À
Alain Vidalies,
Secrétariat d'État, auprès du ministère de l’environnement, de l’énergie et de la mer, chargé des relations internationales sur le climat, chargé des transports, de la mer et de la pêche, 🧭Gouvernement Valls 2 •
18 oct. 2016M. Alain Bocquet attire l'attention de M. le secrétaire d'État, auprès de la ministre de l'environnement, de l'énergie et de la mer, chargée des relations internationales sur le climat, chargé des transports, de la mer et de la pêche sur le réseau fluvial français et ses infrastructures.
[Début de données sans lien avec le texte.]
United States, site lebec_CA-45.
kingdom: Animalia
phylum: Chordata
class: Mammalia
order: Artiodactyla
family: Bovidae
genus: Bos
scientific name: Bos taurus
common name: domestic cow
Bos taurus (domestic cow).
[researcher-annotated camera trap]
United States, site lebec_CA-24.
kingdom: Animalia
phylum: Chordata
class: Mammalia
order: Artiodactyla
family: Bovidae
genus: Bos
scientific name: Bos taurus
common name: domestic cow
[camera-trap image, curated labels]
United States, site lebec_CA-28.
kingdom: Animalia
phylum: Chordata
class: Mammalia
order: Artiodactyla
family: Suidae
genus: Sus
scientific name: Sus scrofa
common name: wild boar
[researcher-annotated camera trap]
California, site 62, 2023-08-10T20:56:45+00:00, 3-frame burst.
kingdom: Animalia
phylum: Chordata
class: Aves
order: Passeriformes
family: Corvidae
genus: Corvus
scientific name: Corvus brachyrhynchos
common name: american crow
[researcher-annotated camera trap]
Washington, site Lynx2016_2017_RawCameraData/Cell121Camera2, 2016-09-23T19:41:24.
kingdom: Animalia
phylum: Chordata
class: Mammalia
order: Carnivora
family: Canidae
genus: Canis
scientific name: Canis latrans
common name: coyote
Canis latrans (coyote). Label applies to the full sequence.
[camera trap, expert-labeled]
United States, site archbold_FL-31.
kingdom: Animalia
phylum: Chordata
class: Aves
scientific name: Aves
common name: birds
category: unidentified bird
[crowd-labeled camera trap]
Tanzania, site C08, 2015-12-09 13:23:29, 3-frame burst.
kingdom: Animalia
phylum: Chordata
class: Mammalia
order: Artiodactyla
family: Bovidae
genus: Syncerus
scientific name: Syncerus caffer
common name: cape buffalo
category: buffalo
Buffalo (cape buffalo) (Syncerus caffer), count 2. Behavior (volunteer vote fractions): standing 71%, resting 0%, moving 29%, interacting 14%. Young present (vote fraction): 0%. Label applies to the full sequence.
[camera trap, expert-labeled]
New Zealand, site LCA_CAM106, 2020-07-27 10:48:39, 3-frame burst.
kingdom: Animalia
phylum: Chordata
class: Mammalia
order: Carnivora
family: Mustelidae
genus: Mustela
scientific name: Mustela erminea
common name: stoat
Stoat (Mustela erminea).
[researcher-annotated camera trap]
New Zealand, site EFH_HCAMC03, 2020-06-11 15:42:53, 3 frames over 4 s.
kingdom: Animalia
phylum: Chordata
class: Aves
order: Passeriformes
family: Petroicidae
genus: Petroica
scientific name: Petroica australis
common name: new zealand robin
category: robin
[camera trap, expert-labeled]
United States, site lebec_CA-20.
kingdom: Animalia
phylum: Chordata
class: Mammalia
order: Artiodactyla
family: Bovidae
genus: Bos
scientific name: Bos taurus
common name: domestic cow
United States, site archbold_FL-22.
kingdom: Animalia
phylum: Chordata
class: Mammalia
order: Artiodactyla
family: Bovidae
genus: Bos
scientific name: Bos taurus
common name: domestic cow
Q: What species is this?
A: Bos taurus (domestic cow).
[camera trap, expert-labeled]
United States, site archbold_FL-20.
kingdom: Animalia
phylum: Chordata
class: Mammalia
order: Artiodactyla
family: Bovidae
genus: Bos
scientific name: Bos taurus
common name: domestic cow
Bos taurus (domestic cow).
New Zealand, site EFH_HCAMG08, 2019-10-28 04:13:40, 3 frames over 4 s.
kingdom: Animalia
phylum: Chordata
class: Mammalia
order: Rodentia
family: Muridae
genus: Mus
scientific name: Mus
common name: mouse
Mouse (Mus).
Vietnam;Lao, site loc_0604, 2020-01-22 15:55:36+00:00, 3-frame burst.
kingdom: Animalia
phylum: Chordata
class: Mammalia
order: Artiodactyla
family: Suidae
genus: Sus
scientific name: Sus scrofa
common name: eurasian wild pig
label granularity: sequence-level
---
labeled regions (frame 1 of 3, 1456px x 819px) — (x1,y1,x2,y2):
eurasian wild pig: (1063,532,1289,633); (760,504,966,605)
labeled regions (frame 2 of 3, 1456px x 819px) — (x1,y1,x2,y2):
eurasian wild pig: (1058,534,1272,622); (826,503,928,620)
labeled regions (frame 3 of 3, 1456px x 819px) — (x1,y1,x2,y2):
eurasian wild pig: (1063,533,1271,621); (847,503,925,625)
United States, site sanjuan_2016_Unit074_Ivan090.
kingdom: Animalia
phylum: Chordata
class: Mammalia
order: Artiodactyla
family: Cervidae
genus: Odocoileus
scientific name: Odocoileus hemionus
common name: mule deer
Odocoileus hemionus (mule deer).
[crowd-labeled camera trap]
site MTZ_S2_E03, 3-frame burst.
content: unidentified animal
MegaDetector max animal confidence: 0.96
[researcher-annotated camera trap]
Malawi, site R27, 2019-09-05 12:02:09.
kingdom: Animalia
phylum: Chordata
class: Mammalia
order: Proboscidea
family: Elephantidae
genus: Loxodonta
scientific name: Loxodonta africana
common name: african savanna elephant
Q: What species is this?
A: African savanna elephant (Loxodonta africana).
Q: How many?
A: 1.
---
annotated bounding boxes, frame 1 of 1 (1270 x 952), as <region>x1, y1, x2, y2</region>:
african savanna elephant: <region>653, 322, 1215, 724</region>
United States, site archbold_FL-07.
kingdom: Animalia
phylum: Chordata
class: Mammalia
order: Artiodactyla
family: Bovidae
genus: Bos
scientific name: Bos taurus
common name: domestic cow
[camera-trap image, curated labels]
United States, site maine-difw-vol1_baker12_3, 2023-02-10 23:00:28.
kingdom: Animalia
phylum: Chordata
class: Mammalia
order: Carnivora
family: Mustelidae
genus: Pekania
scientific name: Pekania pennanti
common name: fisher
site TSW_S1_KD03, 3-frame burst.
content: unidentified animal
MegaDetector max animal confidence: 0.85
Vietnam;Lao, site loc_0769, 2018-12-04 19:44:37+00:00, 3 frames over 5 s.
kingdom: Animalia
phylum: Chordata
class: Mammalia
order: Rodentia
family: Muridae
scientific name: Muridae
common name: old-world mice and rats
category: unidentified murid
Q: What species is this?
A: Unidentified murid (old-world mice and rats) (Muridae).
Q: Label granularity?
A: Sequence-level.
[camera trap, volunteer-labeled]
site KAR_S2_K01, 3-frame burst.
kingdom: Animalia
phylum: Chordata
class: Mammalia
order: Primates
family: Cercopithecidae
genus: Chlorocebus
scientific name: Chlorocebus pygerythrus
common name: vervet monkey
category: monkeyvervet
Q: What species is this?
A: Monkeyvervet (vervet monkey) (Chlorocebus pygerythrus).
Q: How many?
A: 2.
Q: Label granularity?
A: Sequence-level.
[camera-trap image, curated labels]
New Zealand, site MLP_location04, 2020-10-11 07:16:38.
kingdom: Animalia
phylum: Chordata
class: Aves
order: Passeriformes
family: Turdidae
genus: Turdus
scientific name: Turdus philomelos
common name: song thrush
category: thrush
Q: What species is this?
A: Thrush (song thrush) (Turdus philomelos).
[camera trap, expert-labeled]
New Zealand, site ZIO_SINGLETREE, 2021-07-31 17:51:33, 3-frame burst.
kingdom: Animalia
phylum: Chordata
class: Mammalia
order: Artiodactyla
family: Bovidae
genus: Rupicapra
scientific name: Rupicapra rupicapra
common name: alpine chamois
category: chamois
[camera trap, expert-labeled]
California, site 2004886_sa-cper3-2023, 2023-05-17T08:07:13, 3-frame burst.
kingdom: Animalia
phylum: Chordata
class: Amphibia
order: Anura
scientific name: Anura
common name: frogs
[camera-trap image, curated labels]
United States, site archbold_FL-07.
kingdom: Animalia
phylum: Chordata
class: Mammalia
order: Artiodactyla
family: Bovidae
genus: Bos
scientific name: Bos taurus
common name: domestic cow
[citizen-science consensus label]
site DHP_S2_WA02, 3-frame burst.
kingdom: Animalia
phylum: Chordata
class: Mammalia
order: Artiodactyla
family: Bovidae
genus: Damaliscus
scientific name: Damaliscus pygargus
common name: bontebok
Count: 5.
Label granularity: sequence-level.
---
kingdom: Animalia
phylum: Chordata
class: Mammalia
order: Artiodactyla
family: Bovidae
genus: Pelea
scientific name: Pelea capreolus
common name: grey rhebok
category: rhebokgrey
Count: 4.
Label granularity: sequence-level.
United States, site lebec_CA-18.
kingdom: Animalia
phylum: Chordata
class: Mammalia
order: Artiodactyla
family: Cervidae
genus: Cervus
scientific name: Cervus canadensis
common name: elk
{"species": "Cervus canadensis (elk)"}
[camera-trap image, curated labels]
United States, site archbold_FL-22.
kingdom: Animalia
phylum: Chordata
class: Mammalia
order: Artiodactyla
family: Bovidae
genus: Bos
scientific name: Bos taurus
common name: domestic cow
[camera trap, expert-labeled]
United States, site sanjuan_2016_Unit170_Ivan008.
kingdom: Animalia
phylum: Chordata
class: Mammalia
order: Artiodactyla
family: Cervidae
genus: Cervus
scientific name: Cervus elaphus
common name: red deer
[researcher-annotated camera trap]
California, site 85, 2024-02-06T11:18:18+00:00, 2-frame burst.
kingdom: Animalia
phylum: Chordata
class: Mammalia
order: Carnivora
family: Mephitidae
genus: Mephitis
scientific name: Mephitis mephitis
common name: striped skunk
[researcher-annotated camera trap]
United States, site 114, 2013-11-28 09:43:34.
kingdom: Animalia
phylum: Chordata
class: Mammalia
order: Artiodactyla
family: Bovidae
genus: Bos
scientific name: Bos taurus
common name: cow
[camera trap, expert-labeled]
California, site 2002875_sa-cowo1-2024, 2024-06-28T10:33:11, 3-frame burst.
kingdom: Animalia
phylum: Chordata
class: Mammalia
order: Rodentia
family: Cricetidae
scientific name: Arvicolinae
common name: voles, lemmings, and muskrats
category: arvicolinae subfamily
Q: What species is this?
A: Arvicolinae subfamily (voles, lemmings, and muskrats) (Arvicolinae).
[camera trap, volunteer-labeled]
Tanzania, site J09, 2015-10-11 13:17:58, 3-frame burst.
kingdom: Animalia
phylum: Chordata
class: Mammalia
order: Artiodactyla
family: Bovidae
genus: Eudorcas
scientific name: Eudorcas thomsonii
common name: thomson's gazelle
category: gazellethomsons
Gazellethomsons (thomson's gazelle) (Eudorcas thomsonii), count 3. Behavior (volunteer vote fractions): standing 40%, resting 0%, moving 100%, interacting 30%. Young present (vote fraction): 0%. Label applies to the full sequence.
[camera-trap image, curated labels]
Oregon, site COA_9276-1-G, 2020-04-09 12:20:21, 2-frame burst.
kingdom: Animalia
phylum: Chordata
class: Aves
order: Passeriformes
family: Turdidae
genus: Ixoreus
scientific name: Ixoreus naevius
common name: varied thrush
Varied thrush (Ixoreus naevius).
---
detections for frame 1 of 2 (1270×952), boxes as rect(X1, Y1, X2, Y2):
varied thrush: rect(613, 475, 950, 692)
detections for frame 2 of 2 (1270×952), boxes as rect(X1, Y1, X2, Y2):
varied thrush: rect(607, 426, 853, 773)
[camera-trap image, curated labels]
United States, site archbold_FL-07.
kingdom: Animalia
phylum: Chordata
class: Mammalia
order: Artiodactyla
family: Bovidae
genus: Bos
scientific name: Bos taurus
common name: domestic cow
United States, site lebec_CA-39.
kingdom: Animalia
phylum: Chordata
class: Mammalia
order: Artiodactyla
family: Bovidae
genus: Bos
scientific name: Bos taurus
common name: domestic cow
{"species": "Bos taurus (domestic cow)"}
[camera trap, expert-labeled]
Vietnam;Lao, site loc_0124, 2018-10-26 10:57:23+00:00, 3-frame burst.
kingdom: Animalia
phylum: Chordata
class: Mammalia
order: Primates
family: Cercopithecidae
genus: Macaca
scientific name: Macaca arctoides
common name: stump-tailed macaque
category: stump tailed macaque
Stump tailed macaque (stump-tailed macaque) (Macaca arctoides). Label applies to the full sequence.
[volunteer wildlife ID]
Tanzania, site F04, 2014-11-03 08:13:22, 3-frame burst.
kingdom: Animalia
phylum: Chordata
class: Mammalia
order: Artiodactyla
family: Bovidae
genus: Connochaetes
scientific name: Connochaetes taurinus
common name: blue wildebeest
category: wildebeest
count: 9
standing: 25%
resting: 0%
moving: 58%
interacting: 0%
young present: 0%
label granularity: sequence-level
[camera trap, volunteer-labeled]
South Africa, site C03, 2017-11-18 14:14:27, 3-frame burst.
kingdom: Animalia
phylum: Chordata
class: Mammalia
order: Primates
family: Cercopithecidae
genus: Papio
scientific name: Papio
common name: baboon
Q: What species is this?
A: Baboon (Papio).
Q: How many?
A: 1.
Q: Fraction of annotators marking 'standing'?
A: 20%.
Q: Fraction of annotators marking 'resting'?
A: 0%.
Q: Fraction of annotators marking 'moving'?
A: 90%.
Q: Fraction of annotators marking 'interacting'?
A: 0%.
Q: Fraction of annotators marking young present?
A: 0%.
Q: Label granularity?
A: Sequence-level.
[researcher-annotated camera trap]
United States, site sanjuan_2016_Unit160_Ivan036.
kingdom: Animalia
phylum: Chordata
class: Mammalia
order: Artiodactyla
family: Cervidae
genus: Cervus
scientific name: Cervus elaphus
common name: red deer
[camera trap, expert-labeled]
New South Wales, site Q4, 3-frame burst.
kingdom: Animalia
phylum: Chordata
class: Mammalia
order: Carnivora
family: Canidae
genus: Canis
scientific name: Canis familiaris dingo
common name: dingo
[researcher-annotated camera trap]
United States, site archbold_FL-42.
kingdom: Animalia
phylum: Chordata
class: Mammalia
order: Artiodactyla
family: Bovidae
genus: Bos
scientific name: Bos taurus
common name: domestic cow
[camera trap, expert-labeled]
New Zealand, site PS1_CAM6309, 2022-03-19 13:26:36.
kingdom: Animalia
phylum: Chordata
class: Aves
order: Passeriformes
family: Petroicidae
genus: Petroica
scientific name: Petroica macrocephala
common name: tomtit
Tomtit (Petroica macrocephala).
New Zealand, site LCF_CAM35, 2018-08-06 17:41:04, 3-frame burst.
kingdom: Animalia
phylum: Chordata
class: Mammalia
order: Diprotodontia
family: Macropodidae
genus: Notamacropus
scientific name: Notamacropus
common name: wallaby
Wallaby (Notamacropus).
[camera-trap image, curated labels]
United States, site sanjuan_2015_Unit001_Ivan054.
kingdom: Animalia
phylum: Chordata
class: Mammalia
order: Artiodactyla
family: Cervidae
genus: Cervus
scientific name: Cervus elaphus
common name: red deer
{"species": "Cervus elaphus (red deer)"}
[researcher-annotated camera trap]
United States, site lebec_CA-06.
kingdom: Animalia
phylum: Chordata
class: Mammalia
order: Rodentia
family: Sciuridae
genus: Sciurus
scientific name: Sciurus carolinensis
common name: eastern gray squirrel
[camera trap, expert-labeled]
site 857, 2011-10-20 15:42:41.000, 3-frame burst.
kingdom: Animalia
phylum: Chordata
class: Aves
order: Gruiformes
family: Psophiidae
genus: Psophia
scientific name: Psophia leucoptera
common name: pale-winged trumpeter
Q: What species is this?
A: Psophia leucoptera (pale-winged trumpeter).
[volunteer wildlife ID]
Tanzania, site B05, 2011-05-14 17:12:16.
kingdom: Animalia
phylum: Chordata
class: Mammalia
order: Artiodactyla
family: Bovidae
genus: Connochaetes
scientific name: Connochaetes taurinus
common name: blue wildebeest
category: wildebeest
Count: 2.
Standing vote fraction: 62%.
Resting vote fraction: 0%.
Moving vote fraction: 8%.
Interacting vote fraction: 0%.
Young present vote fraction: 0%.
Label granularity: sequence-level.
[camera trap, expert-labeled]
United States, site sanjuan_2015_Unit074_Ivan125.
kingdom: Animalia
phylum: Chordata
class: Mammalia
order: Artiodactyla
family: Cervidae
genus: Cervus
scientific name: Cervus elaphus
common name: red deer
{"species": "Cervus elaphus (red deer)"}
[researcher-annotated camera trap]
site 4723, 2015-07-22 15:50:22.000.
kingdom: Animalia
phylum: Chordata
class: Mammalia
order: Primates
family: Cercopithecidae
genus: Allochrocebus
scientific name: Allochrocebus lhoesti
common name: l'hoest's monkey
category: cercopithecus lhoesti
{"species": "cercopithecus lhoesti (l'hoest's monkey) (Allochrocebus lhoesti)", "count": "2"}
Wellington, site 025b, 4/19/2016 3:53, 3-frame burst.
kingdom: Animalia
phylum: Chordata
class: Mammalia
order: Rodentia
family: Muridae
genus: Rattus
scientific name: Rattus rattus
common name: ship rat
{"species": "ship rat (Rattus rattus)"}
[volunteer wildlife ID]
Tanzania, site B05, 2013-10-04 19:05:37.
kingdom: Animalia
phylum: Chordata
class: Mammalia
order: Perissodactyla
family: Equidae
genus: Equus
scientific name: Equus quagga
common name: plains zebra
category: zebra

Les crues du printemps 2016 dans certaines régions ont mis en évidence l'insuffisance de leur entretien : digues rompues, berges et quais effondrés, barrages endommagés, portes d'écluses éventrées, plate-formes logistiques inondées, signalisations arrachées. Au-delà des réparations nécessaires, cette situation souligne la nécessité pour la France de réaliser d'importants travaux de remise en état afin d'éviter des dégradations irréversibles. Alors que tout le monde s'accorde à reconnaître les qualités du transport fluvial notamment en matière d'environnement, de coûts et de sécurité, depuis des dizaines d'années, les professionnels de la navigation et les usagers de la voie d'eau alertent sur l'insuffisance des programmes et des crédits accordés à ce secteur d'activité. Après la COP 21, une importance accrue doit être donnée à ce mode de transport. En effet d'autres pays limitrophes tels la Belgique et l'Allemagne ont relevé ce défi et le transport par voie d'eau y représente environ 15 % de la totalité des transports allant même jusque 31 % pour les Pays-Bas alors que la France stagne à 4 %. Force est de constater que les choix d'investissement, lorsqu'ils existent, délaissent le réseau à petit gabarit pourtant vital. Il lui demande les moyens que le Gouvernement va mettre en œuvre pour que ce réseau puisse bénéficier, s'agissant d'un investissement d'avenir, des programmes et crédits nécessaires à sa remise à niveau.